Governor of North Darfur
- In office 14 June 2015 – April/May 2018
- Deputy: Adam El Nahala
- Preceded by: Osman Kebir
- Succeeded by: Al-Sharief Mohamed Abad

Personal details
- Born: Abdel-Wahid Youssef Ibrahim
- Occupation: Politician, engineer

= Abdel-Wahid Youssef =

Sudanese politician

Abdel-Wahid Youssef Ibrahim is a Sudanese engineer and politician. He served as governor of North Darfur between June 2015 and April/May 2018.

==Career==
Youssef is an engineer. On 14 June 2015 Youssef succeeded Osman Kebir as governor of North Darfur. Upon his arrival he was immediately asked by people from the Zamzam camp for protection against militias and the providing of basic services. In July 2015, shortly after starting his term as governor, he stated he wished to fight harsly against armed gangs and criminals. Emergency actions were declared by the North Darfur government, bans were also instituted against check points set up by others than the army or police, wearing of face-covering veils, vehicles without license plates and the carrying of arms by non-regular forces. In the capital of North Darfur, El Fasher, unlicensed vehicles were seized, shots were also fired between security forces and militias. Youssef warned both the Sudanese Armed Forces and the government-supported militia Rapid Support Forces that they also would be held accountable to the law.

In August 2015 a North Darfur official stated that the government under Youssef banned flights by the United Nations–African Union Mission in Darfur (UNAMID). Youssef's government refuted the claims, stating that only the federal government would be able to do so.

During Youssef's term in office in 2016 tens of thousands of Darfuri refugees returned from eastern Chad to North Dafur.

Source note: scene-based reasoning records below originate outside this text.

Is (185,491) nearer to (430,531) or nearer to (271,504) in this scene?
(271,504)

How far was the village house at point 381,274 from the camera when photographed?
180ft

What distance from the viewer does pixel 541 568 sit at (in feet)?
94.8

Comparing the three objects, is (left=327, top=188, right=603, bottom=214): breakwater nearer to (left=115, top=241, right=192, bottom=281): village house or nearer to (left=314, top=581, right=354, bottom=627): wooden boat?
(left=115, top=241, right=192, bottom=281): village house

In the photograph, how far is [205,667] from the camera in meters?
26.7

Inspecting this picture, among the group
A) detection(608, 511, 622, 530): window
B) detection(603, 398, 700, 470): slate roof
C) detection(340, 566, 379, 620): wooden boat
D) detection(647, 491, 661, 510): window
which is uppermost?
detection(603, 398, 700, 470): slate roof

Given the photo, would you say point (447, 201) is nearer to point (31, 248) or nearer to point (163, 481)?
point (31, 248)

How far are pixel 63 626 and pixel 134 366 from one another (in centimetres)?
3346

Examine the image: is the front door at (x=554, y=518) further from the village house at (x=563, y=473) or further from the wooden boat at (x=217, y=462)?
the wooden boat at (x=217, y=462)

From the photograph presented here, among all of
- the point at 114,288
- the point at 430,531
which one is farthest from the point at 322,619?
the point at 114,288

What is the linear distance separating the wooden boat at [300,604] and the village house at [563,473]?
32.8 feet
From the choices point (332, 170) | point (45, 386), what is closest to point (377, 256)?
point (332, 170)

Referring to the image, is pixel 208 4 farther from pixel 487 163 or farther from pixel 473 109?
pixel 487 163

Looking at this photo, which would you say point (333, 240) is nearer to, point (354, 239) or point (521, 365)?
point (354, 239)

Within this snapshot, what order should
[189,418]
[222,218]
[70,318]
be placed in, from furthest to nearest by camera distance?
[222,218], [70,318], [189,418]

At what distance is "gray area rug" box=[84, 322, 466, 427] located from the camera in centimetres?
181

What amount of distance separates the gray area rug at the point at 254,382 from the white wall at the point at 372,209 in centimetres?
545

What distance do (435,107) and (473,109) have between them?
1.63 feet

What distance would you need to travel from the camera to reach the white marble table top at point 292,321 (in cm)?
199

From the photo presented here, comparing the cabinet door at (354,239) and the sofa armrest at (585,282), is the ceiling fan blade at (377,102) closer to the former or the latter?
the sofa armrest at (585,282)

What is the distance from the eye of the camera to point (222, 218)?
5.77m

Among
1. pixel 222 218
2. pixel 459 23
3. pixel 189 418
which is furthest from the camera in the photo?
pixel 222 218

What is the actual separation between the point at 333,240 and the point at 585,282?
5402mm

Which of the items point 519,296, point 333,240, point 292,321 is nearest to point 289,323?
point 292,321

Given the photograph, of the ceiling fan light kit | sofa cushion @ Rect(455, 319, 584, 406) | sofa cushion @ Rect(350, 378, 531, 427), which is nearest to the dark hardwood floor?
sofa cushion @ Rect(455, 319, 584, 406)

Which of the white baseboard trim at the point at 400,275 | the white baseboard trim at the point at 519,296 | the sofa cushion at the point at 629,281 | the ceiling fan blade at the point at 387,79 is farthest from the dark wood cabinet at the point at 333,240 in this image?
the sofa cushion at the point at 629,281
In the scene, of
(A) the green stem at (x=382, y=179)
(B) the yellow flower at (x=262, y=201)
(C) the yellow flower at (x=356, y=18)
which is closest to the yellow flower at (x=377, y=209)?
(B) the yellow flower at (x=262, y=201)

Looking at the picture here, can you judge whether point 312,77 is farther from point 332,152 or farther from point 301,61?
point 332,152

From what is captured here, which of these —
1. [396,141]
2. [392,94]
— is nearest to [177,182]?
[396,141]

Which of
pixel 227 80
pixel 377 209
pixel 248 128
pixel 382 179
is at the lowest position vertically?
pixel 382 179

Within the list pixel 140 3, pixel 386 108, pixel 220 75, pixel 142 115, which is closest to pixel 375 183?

In April 2018 Youssef criticized the slow progression of UNAMID's activities regarding the stabilisation plan in North Darfur. He called for a change of mandate or the actual use of its possibilities. He also wanted more infrastructure development by UNAMID. By 18 May 2018 an acting governor was in charge of North Darfur and by 30 May Al-Sharief Mohamed Abad had taken over as governor.